Not only that, but Des found us coming into town and offered us a spare house for a few days recovery! Since they own the grocery and petrol station in town, I suspect word will get out that we need a ride south any day. Things work out, because people take care of us.
Many Sleeps

One fun aspect of our trip was seeing people’s eyes glaze over when we said it would take four or five days to get someplace they could drive to in an afternoon.
Early on, a motorcyclists assured us we’d be bored to tears as we approached the easier riding of Western Australia. I secretly worried that he meant the landscape could get boring. Far from it, we love the slow pace and the subtle scenery, the light always changing. We were lucky enough to have 23 bush camps during our five week outing. We slept under a full moon, then a new moon and finally under a full moon again. We were both a little sad on our last night out. Maybe we’ll find a few other opportunities.


1000 Miles of Outback Australia by Pushbike — 5 Comments

  1. Thank you Bob and Claire for writing this beautiful blog.
    We’re about to start riding (on bikes) the Great Central Road – from Laverton (Perth) to Yulara and then on towards Townsville on the Plenty Highway. Not easy as you’ve described but so much looking forward. Your stories make me want to leave tomorrow instead of mid April..

  2. We loved the Plenty on our year long trip around and into the middle of Australia. You’ll find that here also. We started in Cairns and got on to the Plenty via the Urendangi cutoff. You should find the Plenty much easier than the Great Central, but still very remote feeling. You might want to read that section of our year also though we were going the opposite direction and it was like 19 years ago! Oz has changed a lot since that first trip, but we’re still besotted. Will you be posting?

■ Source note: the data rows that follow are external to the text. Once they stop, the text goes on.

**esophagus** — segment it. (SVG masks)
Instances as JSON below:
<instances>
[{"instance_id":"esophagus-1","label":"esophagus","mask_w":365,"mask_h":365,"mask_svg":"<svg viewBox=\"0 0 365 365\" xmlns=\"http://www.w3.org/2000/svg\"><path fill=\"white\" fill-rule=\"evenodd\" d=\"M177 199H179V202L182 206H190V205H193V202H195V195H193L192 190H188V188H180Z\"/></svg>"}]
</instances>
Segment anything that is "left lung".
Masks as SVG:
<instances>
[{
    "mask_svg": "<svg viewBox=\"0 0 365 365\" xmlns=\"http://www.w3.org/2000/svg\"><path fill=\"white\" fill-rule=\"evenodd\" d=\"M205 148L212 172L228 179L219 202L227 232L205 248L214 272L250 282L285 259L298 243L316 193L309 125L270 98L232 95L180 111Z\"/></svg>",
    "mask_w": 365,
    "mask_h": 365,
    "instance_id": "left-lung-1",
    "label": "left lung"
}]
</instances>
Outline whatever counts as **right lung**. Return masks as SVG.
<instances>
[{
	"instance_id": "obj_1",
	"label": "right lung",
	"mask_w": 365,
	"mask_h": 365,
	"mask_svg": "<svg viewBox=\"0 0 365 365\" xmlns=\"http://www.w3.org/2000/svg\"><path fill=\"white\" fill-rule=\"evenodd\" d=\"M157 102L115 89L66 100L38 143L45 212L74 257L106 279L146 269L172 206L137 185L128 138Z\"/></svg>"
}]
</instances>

  3. Thanks Bob! We’ll be using Twitter for infrequent updates of our trip: @zwerffietser
    That means wandering cyclist in Dutch :-).

  4. Hi Claire and Bob. Thank you for sharing! I loved the pictures and descriptions. Your interaction with the young woman in Laverton was both heart-wrenching and uplifting. We camped next to you in Wetmore CG during the eclipse. I hope all is well with you both. Do you have an adventure planned for this year?

  5. I had a total knee replacement seven weeks ago. Not knowing how that would go we didn’t plan anything. Its going extremely well, I’m able to bike, even up to 3,000 ft. elevation gain yesterday, and 103 miles a couple of weeks ago. I have cataract surgery in two days, and may do another medical check up later since we are in Tucson at least through July. After that we’re not sure, maybe some motorhome travel in the Four Corners, with bikes of course. You probably remember Mark and Sandy Doumas who shared our campground. We biked with them Saturday. Hope all is well with you.